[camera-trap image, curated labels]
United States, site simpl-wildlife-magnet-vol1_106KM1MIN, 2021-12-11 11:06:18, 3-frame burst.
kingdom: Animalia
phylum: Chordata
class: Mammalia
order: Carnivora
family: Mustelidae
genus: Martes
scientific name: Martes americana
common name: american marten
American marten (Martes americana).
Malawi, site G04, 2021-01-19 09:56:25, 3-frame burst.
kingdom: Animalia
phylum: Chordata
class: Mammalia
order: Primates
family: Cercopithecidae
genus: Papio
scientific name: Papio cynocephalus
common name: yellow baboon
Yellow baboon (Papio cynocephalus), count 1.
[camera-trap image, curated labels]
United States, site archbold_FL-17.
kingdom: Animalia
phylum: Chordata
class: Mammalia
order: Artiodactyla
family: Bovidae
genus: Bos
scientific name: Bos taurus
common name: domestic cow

---

Reproduce each entry from the records above, character for character.

Result of this task ->
[camera-trap image, curated labels]
United States, site simpl-wildlife-magnet-vol1_106KM1MIN, 2021-12-11 11:06:18, 3-frame burst.
kingdom: Animalia
phylum: Chordata
class: Mammalia
order: Carnivora
family: Mustelidae
genus: Martes
scientific name: Martes americana
common name: american marten
American marten (Martes americana).
Malawi, site G04, 2021-01-19 09:56:25, 3-frame burst.
kingdom: Animalia
phylum: Chordata
class: Mammalia
order: Primates
family: Cercopithecidae
genus: Papio
scientific name: Papio cynocephalus
common name: yellow baboon
Yellow baboon (Papio cynocephalus), count 1.
[camera-trap image, curated labels]
United States, site archbold_FL-17.
kingdom: Animalia
phylum: Chordata
class: Mammalia
order: Artiodactyla
family: Bovidae
genus: Bos
scientific name: Bos taurus
common name: domestic cow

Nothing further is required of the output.